◆ Work required: Please transcribe every record below exactly as written.

◆ Information shown:
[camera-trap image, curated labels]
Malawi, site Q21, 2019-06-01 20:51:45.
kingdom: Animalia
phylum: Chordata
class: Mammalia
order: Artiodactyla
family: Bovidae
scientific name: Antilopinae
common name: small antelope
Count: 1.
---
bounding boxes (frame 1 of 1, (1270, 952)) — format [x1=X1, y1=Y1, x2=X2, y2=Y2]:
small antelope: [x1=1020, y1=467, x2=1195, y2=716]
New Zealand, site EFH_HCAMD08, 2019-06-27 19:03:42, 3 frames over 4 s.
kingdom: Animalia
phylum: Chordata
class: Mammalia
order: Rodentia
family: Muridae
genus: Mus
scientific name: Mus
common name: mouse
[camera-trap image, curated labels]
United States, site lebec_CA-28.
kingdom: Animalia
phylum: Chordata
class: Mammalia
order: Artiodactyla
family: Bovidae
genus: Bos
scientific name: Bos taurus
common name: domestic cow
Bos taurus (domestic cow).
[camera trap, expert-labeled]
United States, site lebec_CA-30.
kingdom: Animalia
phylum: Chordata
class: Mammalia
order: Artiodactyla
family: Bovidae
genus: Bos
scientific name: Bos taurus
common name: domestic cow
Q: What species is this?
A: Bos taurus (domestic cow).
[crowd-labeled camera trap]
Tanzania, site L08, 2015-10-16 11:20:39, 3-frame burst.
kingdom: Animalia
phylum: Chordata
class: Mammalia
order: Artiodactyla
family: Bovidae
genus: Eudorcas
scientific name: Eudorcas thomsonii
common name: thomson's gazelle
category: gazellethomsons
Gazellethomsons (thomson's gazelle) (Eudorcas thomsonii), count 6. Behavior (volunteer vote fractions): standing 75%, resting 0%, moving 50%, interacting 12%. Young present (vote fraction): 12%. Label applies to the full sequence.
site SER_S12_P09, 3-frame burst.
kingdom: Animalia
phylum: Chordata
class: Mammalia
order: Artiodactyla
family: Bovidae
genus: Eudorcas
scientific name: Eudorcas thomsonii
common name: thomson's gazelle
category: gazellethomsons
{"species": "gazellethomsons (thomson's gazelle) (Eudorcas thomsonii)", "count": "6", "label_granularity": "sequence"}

◆ Result for this task:
[camera-trap image, curated labels]
Malawi, site Q21, 2019-06-01 20:51:45.
kingdom: Animalia
phylum: Chordata
class: Mammalia
order: Artiodactyla
family: Bovidae
scientific name: Antilopinae
common name: small antelope
Count: 1.
---
bounding boxes (frame 1 of 1, (1270, 952)) — format [x1=X1, y1=Y1, x2=X2, y2=Y2]:
small antelope: [x1=1020, y1=467, x2=1195, y2=716]
New Zealand, site EFH_HCAMD08, 2019-06-27 19:03:42, 3 frames over 4 s.
kingdom: Animalia
phylum: Chordata
class: Mammalia
order: Rodentia
family: Muridae
genus: Mus
scientific name: Mus
common name: mouse
[camera-trap image, curated labels]
United States, site lebec_CA-28.
kingdom: Animalia
phylum: Chordata
class: Mammalia
order: Artiodactyla
family: Bovidae
genus: Bos
scientific name: Bos taurus
common name: domestic cow
Bos taurus (domestic cow).
[camera trap, expert-labeled]
United States, site lebec_CA-30.
kingdom: Animalia
phylum: Chordata
class: Mammalia
order: Artiodactyla
family: Bovidae
genus: Bos
scientific name: Bos taurus
common name: domestic cow
Q: What species is this?
A: Bos taurus (domestic cow).
[crowd-labeled camera trap]
Tanzania, site L08, 2015-10-16 11:20:39, 3-frame burst.
kingdom: Animalia
phylum: Chordata
class: Mammalia
order: Artiodactyla
family: Bovidae
genus: Eudorcas
scientific name: Eudorcas thomsonii
common name: thomson's gazelle
category: gazellethomsons
Gazellethomsons (thomson's gazelle) (Eudorcas thomsonii), count 6. Behavior (volunteer vote fractions): standing 75%, resting 0%, moving 50%, interacting 12%. Young present (vote fraction): 12%. Label applies to the full sequence.
site SER_S12_P09, 3-frame burst.
kingdom: Animalia
phylum: Chordata
class: Mammalia
order: Artiodactyla
family: Bovidae
genus: Eudorcas
scientific name: Eudorcas thomsonii
common name: thomson's gazelle
category: gazellethomsons
{"species": "gazellethomsons (thomson's gazelle) (Eudorcas thomsonii)", "count": "6", "label_granularity": "sequence"}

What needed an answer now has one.